• _What is needed_
When copying the records below, keep every word as it is and drop the images.

• _Data extracts_
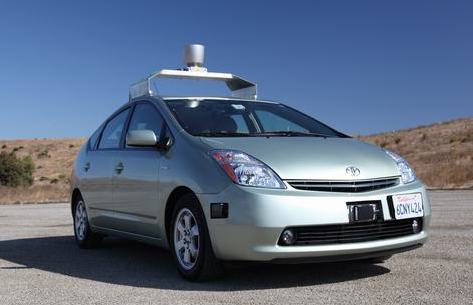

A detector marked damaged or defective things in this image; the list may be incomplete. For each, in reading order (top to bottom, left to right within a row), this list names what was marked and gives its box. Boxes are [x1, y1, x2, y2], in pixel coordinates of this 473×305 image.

cracked asphalt [0, 190, 472, 304]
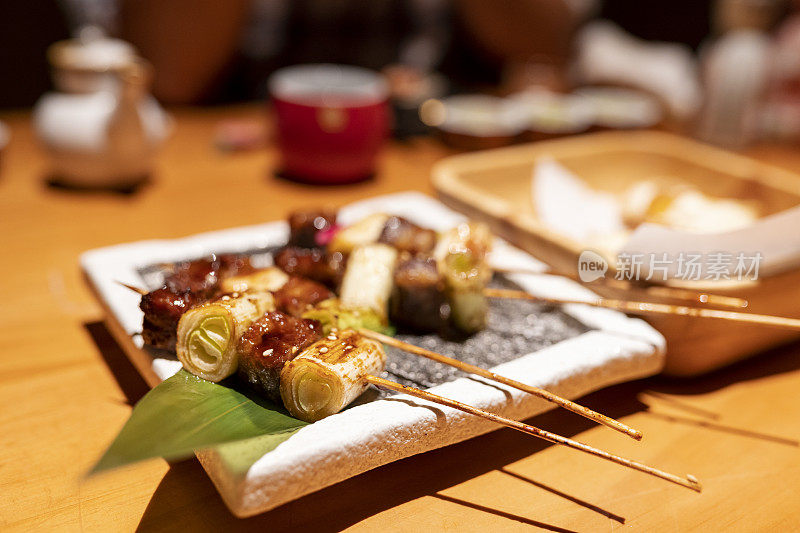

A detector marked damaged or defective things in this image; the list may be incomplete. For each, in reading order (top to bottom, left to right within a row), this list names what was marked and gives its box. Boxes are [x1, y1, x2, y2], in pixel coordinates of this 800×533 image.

charred scallion segment [324, 212, 388, 254]
charred scallion segment [380, 217, 438, 256]
charred scallion segment [175, 288, 276, 380]
charred scallion segment [219, 268, 290, 294]
charred scallion segment [300, 298, 390, 334]
charred scallion segment [340, 242, 398, 320]
charred scallion segment [392, 255, 450, 332]
charred scallion segment [434, 220, 490, 332]
charred scallion segment [282, 328, 388, 420]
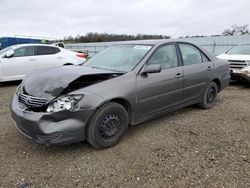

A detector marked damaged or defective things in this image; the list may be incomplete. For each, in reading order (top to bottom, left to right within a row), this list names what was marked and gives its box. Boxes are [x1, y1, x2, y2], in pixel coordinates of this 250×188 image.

damaged front bumper [10, 94, 94, 145]
broken headlight assembly [46, 94, 83, 112]
front end damage [10, 66, 123, 145]
crumpled hood [22, 65, 118, 100]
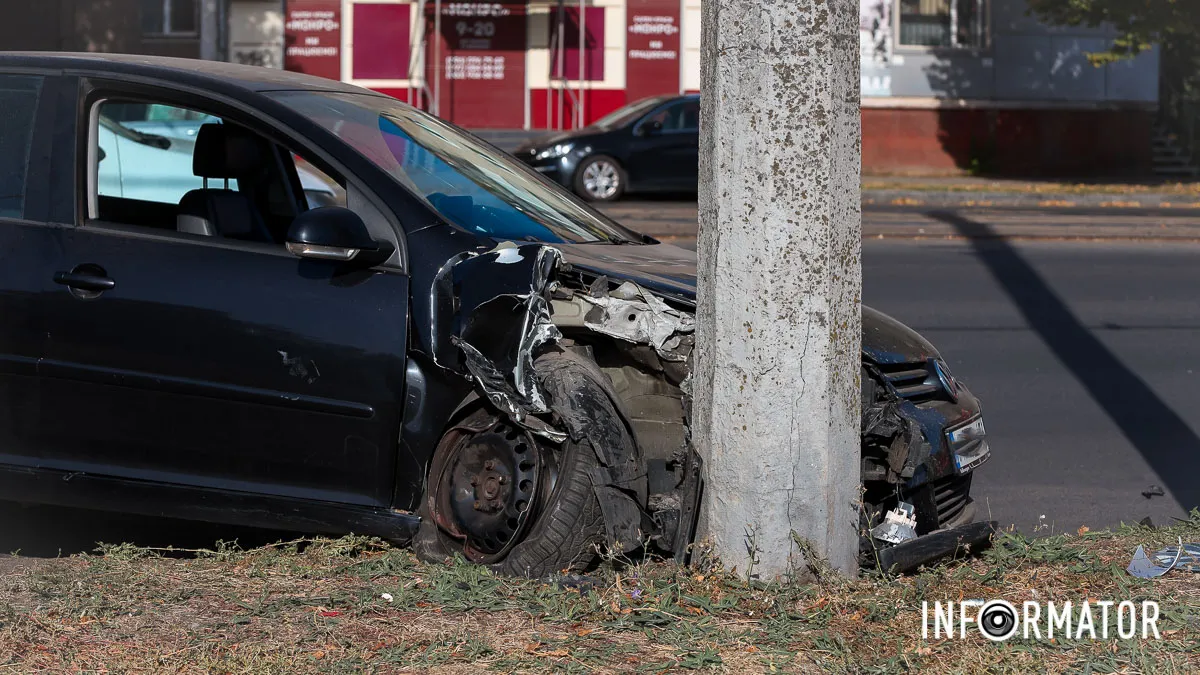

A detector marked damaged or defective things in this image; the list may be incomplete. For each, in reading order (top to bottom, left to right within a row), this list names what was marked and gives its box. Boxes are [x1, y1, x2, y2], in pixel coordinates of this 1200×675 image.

exposed wheel without tire [573, 156, 628, 200]
damaged black car [0, 55, 988, 576]
torn metal panel [568, 279, 696, 362]
exposed wheel without tire [412, 348, 638, 576]
broken headlight housing [945, 415, 993, 473]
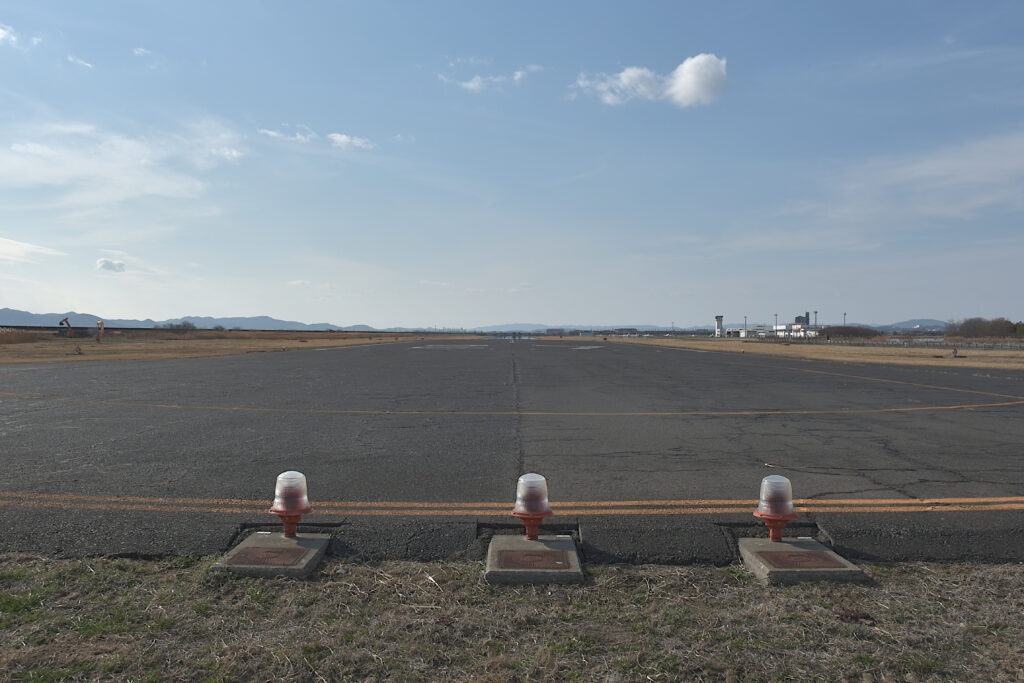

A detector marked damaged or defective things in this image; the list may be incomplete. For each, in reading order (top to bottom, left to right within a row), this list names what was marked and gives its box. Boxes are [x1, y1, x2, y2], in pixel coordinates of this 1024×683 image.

cracked asphalt [0, 339, 1019, 565]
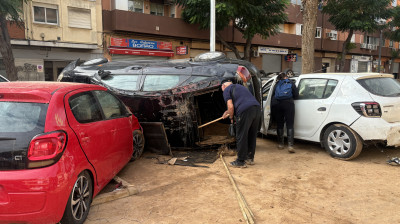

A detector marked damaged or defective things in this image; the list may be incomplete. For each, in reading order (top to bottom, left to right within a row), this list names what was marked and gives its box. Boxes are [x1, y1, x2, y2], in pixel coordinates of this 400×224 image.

overturned dark car [57, 52, 262, 154]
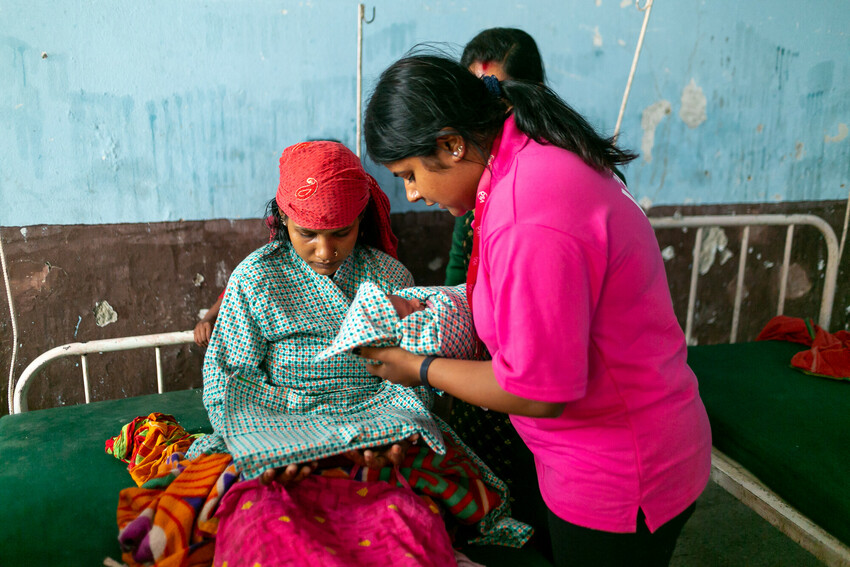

• _Result of the task_
A detector marked damaged or defective things in this image; the list may be incomplete. For each, in reading order (top to bottom, left to right within a row), this list names what was marked and gives its box. Boxes are [x1, y1, x2, y2], in pixel coordinates of this 473×305 image.

cracked asphalt [0, 190, 472, 304]

A detector marked damaged or defective things in this image; the list may be incomplete. For each, in reading order (top to bottom, left to right within a row), this list names what was marked and gives its box. Boxes are [x1, y1, x2, y2], in pixel coordinates of this 800×533 image.

charred scallion segment [324, 212, 388, 254]
charred scallion segment [380, 217, 438, 256]
charred scallion segment [175, 288, 276, 380]
charred scallion segment [219, 268, 290, 294]
charred scallion segment [300, 298, 390, 334]
charred scallion segment [340, 242, 398, 320]
charred scallion segment [392, 255, 450, 332]
charred scallion segment [434, 220, 490, 332]
charred scallion segment [282, 328, 388, 420]

A detector marked damaged or defective things in this image; the list may be incomplete. For each, in reading order (top to bottom, left to right within a row), this list names what was marked and gives its box. Boxes are [x1, y1, x2, y2], in pixel coordinates of this 250×188 image.

damaged front bumper [10, 94, 94, 145]
broken headlight assembly [46, 94, 83, 112]
front end damage [10, 66, 123, 145]
crumpled hood [22, 65, 118, 100]

A detector marked damaged or defective things in this image; the list may be incomplete. For each, in reading order (top to bottom, left to right within a row), this list names what was marked and gives its box. Boxes are [x1, y1, x2, y2], in pixel coordinates of this 1200×675 image.

exposed wheel without tire [573, 156, 628, 200]
damaged black car [0, 55, 988, 576]
torn metal panel [568, 279, 696, 362]
exposed wheel without tire [412, 348, 638, 576]
broken headlight housing [945, 415, 993, 473]

A detector marked damaged or defective things in this image; the list may be incomplete. For each, in reading order (top to bottom, left to right within a row), this list names what was marked and gives its box. Boxes are [x1, y1, x2, y2], in pixel coordinates of this 1024×683 image.

cracked asphalt [0, 339, 1019, 565]

A detector marked damaged or defective things in this image; the list may be incomplete. For each, in reading order (top to bottom, left to right within a row), this list names what was marked and gives its box. Boxes are [x1, y1, x2, y2], in pixel coordinates of this 400×224 image.

overturned dark car [57, 52, 262, 154]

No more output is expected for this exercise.